I would be interested to see what people with hvac backgrounds have to say. The area the calculator spits out is pretty large. Considering the area of a 6" duct is about 28", getting up to over 100 sq in would be difficult. 

I was planning on usong 90 pvc elbows but using 4" pvc i would need almost 10 intakes. And 4" pvc elbows arent cheap!  

Pretty interesting though. 

Thanks for all the input!


----------



## old timer 4311 (Sep 11, 2012)

Also, did the experiment with my fan at full power vs 1/2 and the temp fell about 4 degrees on full power. Leads me to believe that the 6" ducting can handle more than 75cfm. However its a very short run (maybe 2.5 feet). Im sure it would loose efficiency over a longer run.


----------



## sMACkaddict (Sep 11, 2012)

ok, well thats good and reinforces what we all thought/knew...


sMACk


----------



## sMACkaddict (Sep 11, 2012)

old timer 4311 said:
			
		

> I would be interested to see what people with hvac backgrounds have to say. The area the calculator spits out is pretty large. Considering the area of a 6" duct is about 28", getting up to over 100 sq in would be difficult.
> 
> I was planning on usong 90 pvc elbows but using 4" pvc i would need almost 10 intakes. And 4" pvc elbows arent cheap!
> 
> ...



the surface area for the opening of a 6in duct is like 113 sqin, so that is almost dead on track with what Hemp Goddess was suggesting.

sMACk


----------



## old timer 4311 (Sep 11, 2012)

Isnt area = pie*r squared?

So r=3 area = 28"


----------



## sMACkaddict (Sep 11, 2012)

ha... that is correct, my bad, forgot that 6" isnt the radius! whoops!

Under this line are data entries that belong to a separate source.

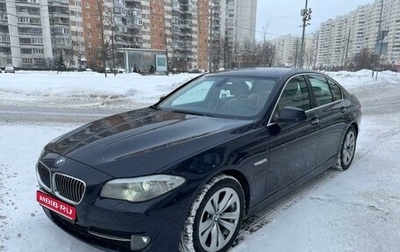 BMW 5 серия, 2012 год, 1 960 000 рублей, 1 фотография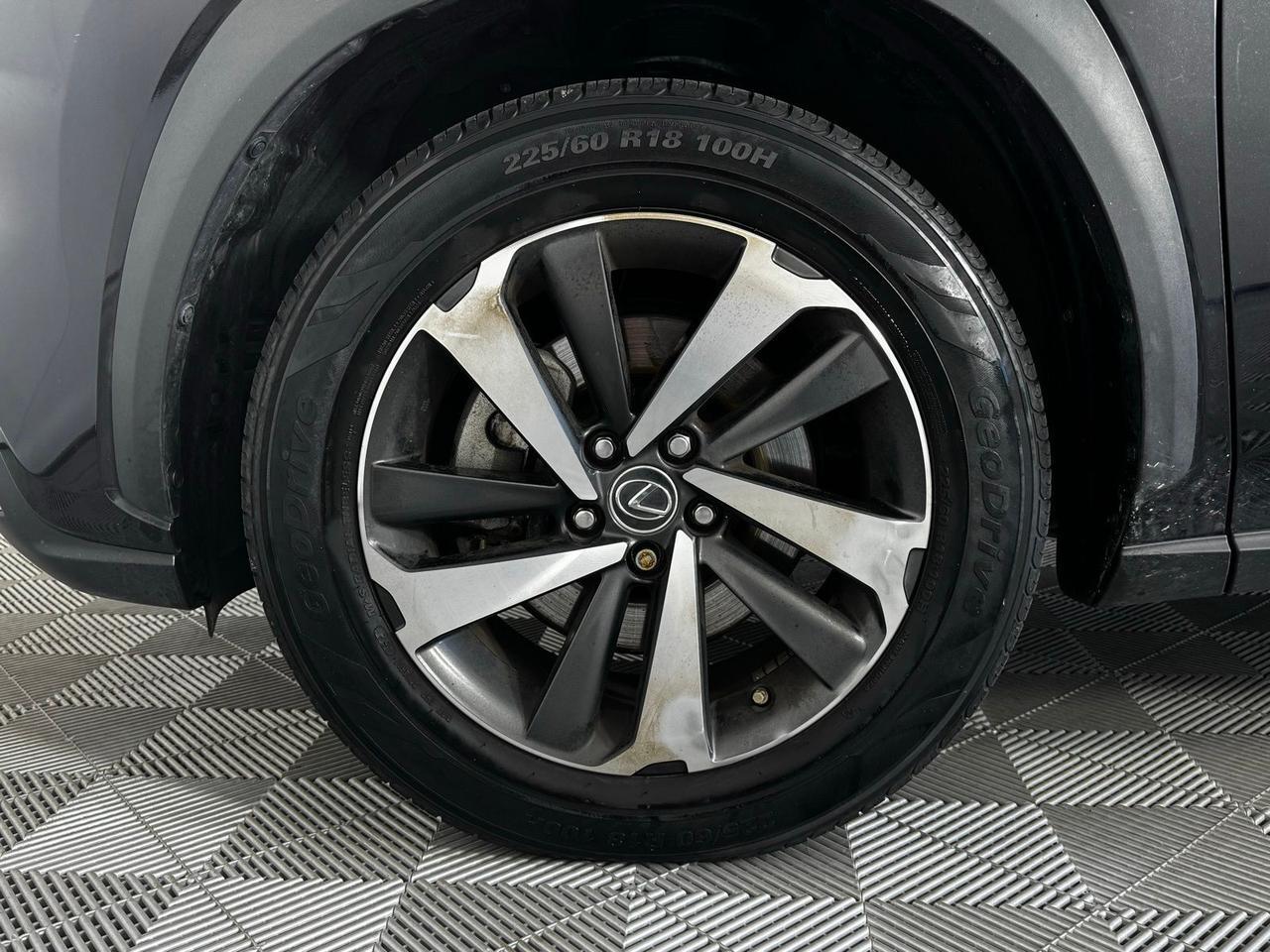 2020 Lexus NX 300h Fredericksburg VA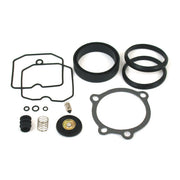 MCS Keihin CV Carburetor Rebuild Kit – 1990–2006 Big Twin; 1988–2006 XL…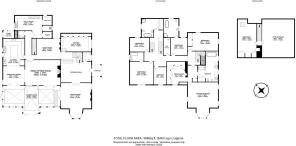 Brownstone Manor House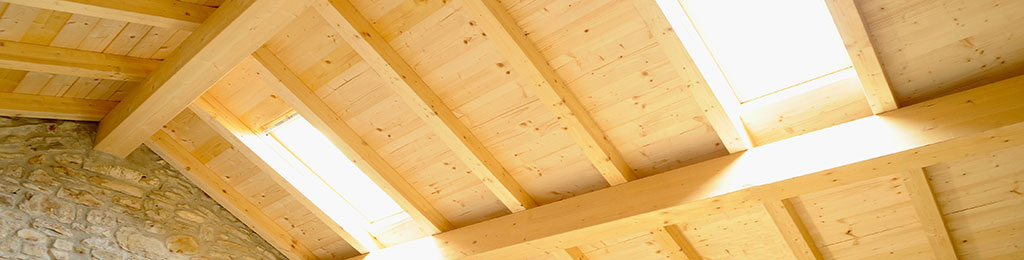 isolation toit interieur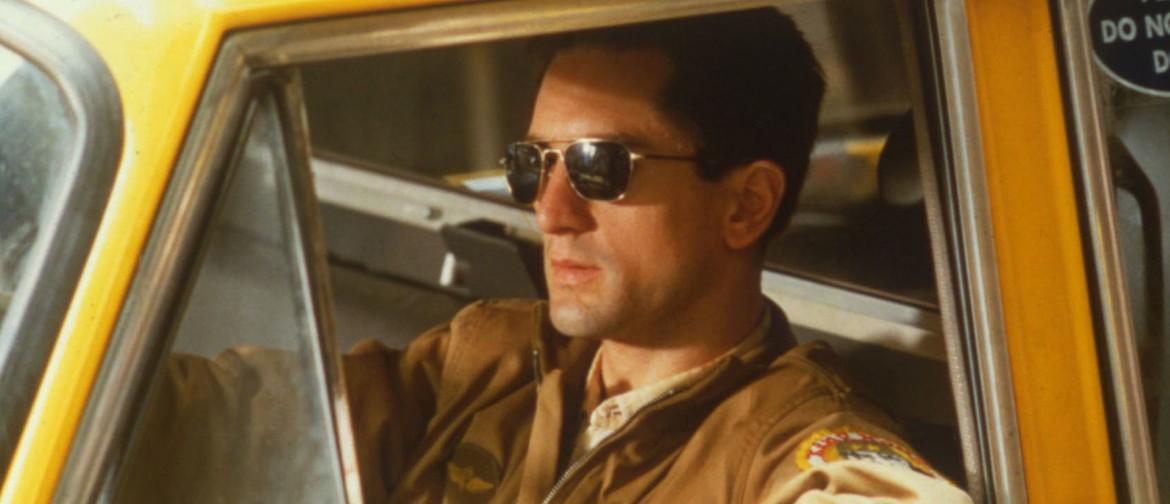 Auckland Film Society – Taxi Driver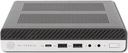 Tani micro PC HP 800 G3 DM Tiny i5 6 gen. 8GB 256GB SSD M.2 NVMe WIN10 Producent płyty głównej HP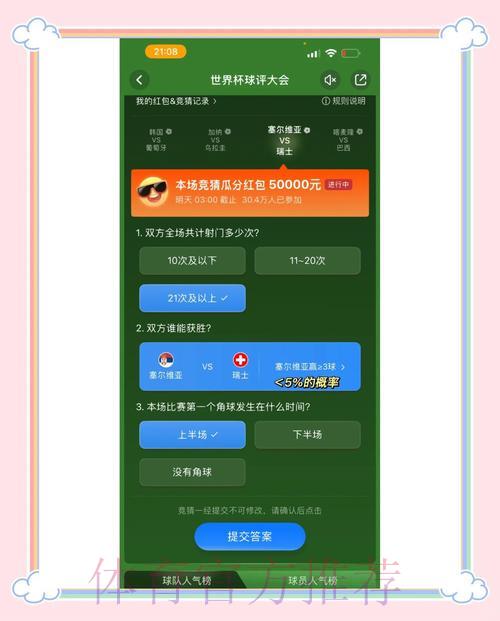 世界杯竞猜必胜攻略,资深专家独家心得揭秘 世界杯竞猜必胜攻略,资深专家独家心得揭秘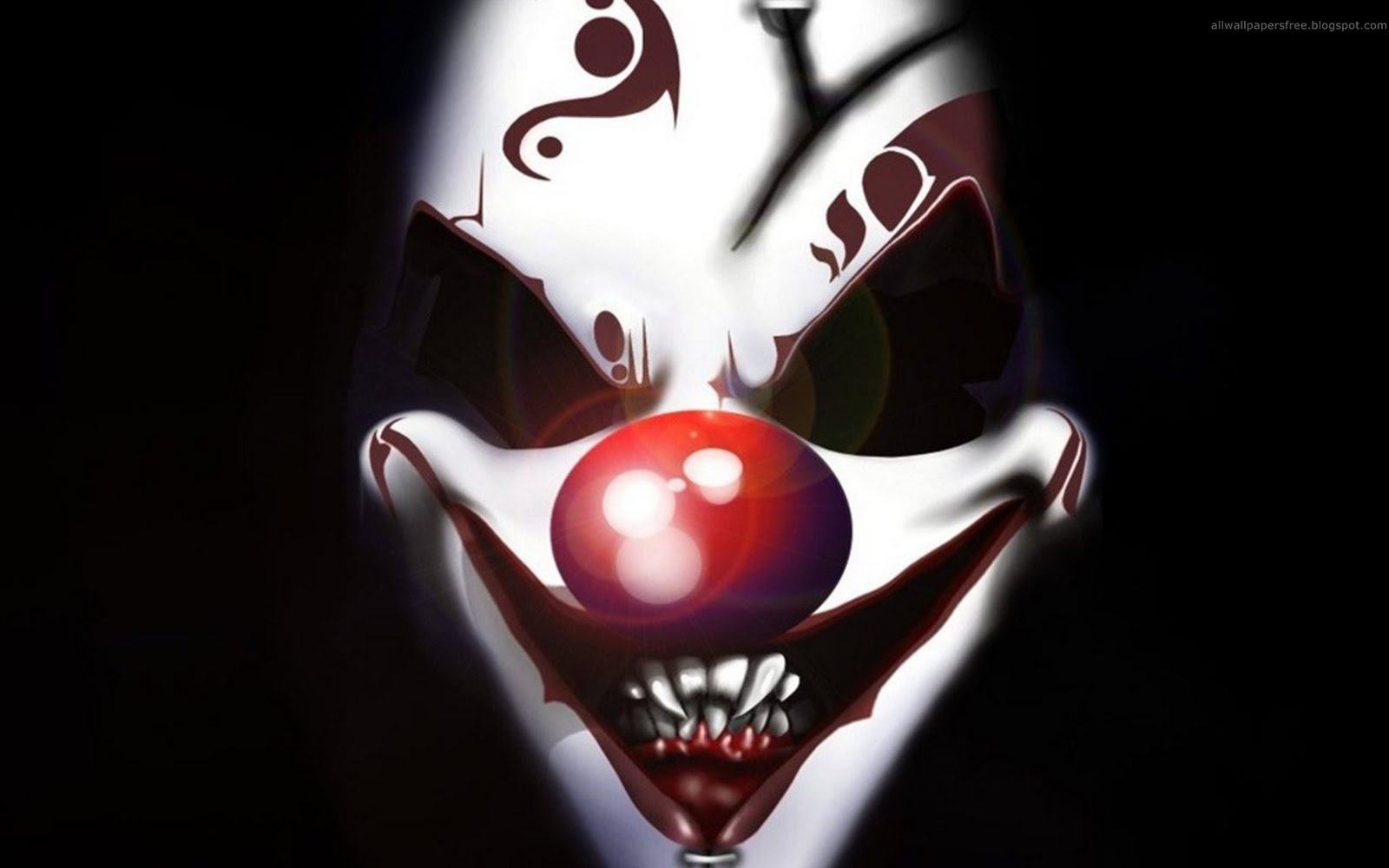 clown wallpapers free #4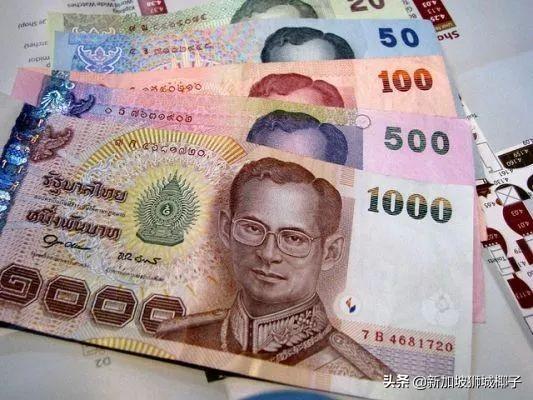 泰铢汇率飙升！最近去泰国贵了太多，去哪儿划算呢？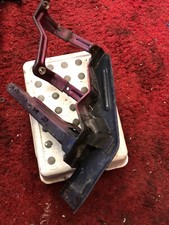 mitsubishi FTO Drivers o/s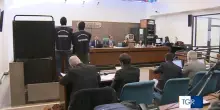 Depistaggi via D'Amelio, la deposizione di Giovanni Brusca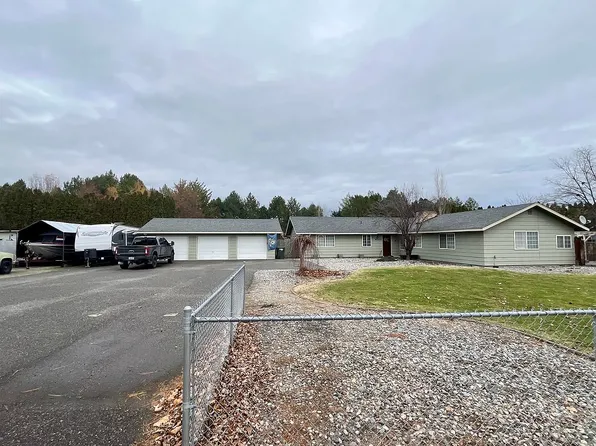 9305 W Court St, Pasco, WA 99301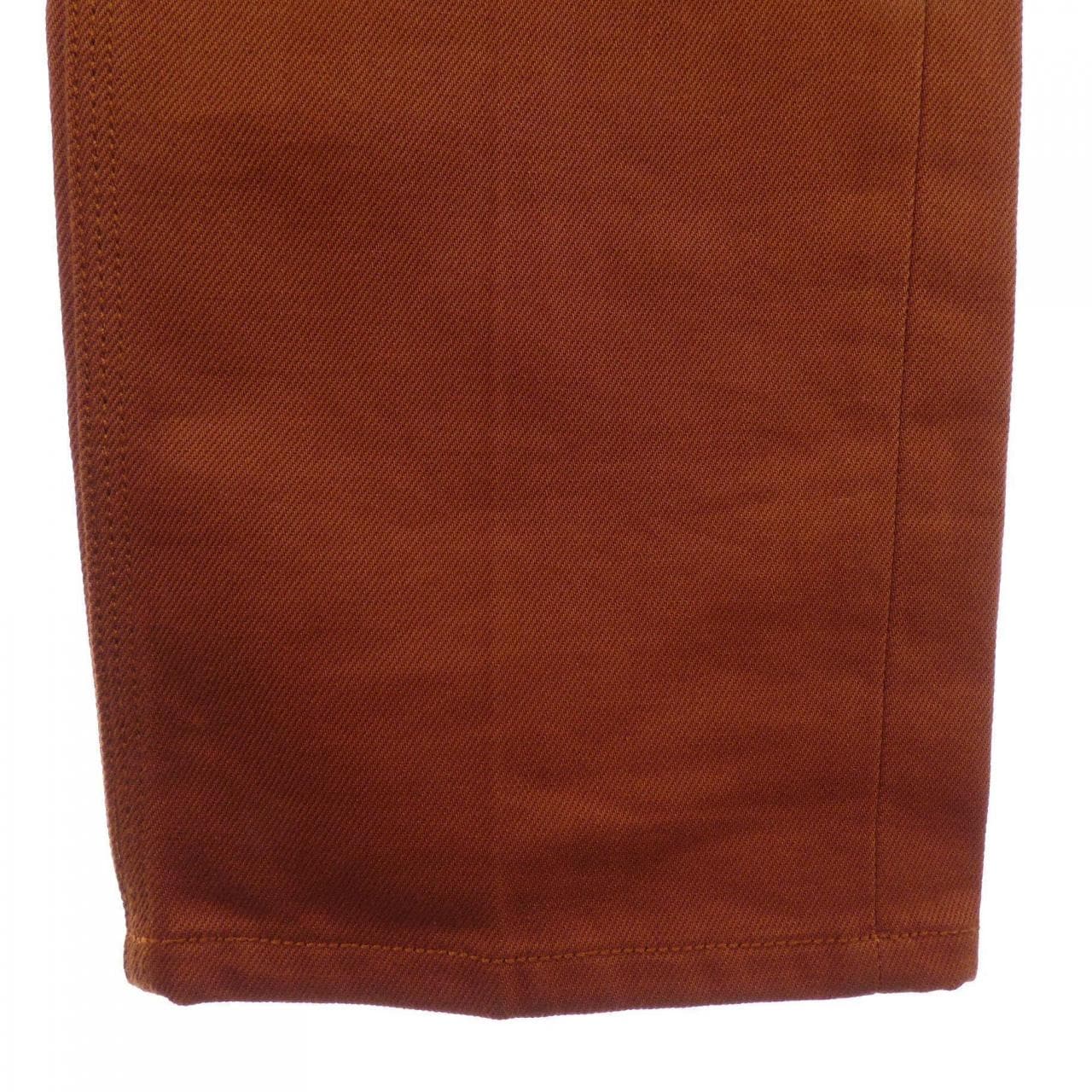 ベルルッティ Berluti ジーンズ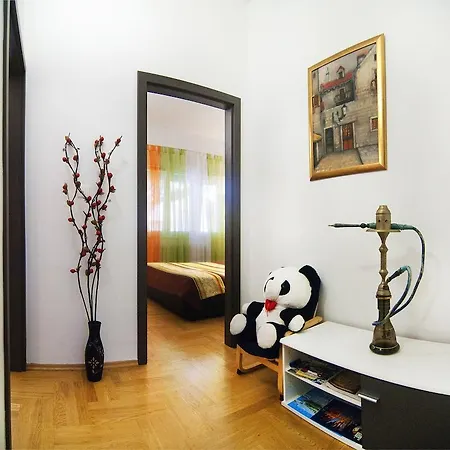 Apartment Maric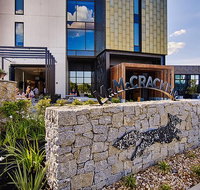 Mr McCracken - Accommodation Broome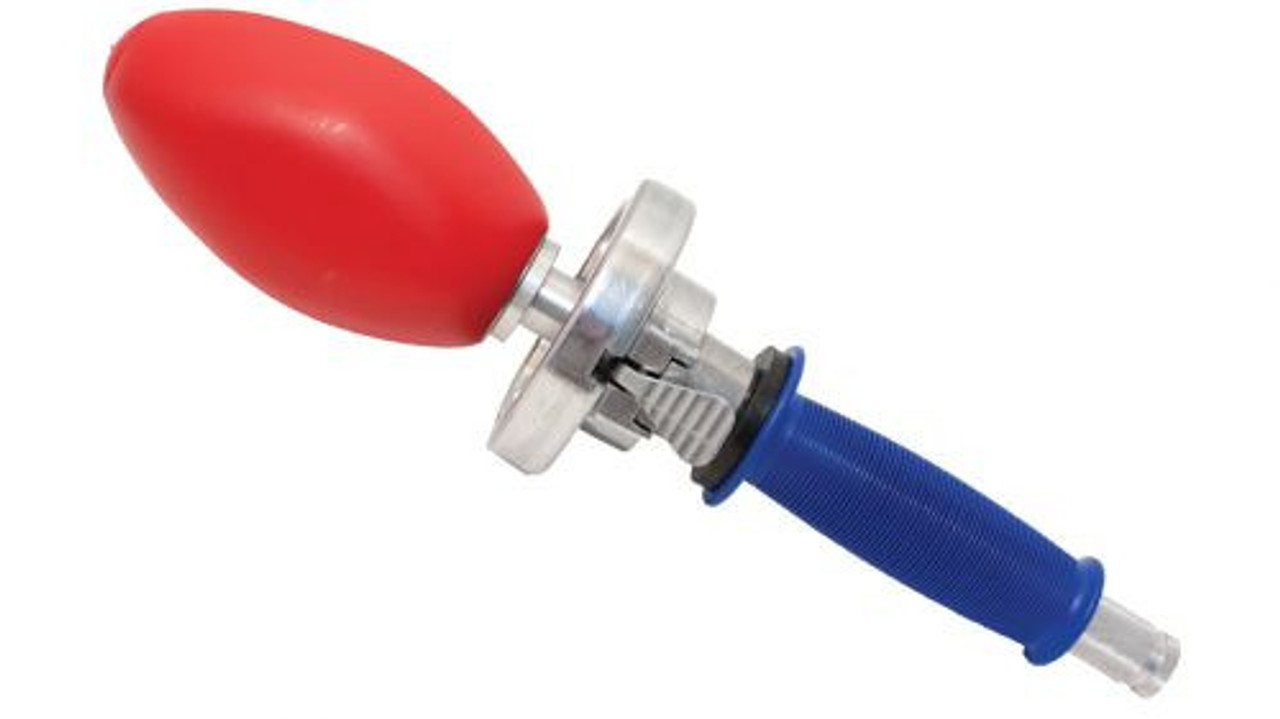 Dummy Launcher Stephen and Son Gunmakers Ltd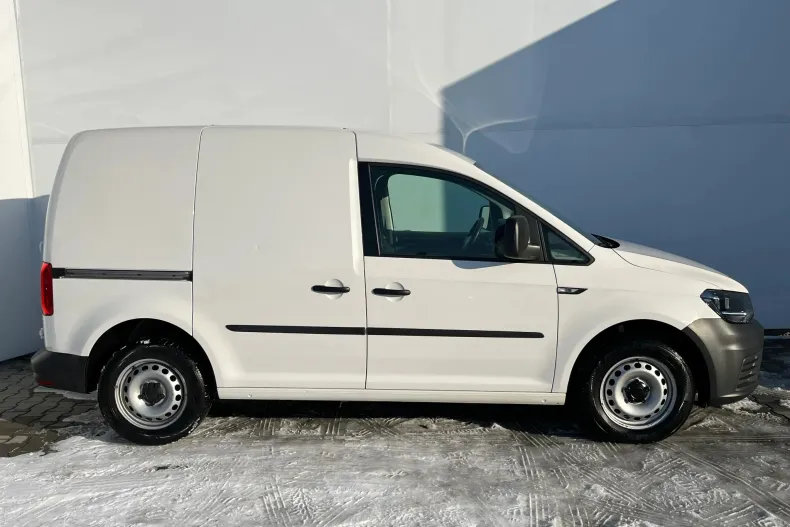 Volkswagen Caddy din 2020 cu 151.882 km - oferta VOL123058 - foto 6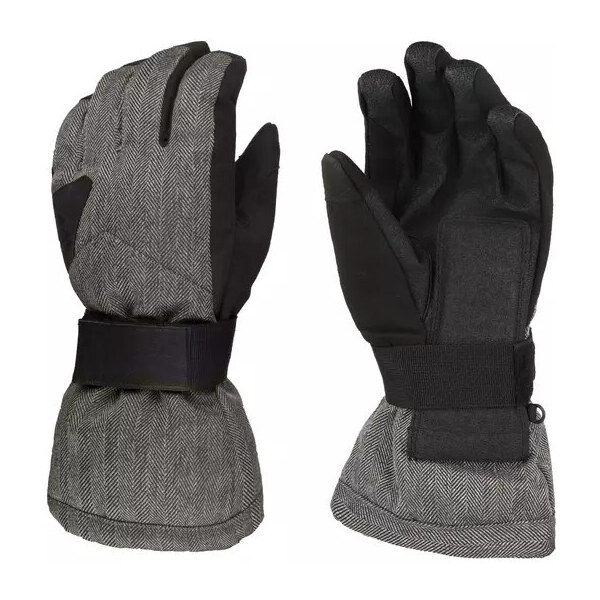 Snowboardové rukavice Eska Triangle Shield 52348702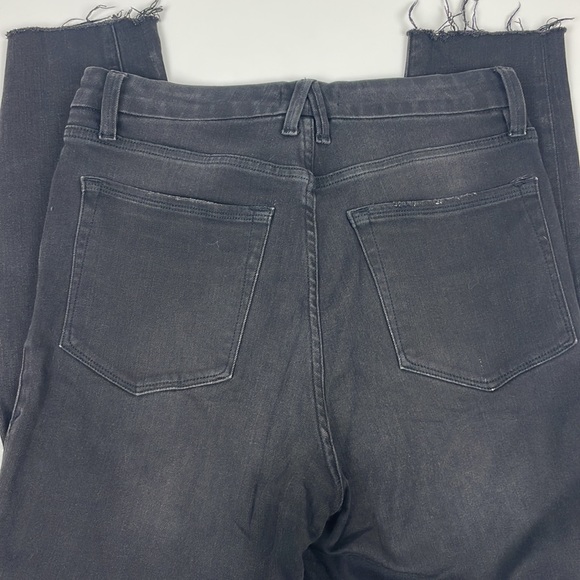 Good American Good Waist Jeans - Picture 9 of 10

ok so where does that leave us...

sMACk


----------



## tastyness (Sep 11, 2012)

Oh all you math geeks are having a blast I see. 
Resume calculating.


----------



## dman1234 (Sep 11, 2012)

I would cut a hole the size i think is right and then just enlarge it if needed during a test run i would do with no plants. jmo


----------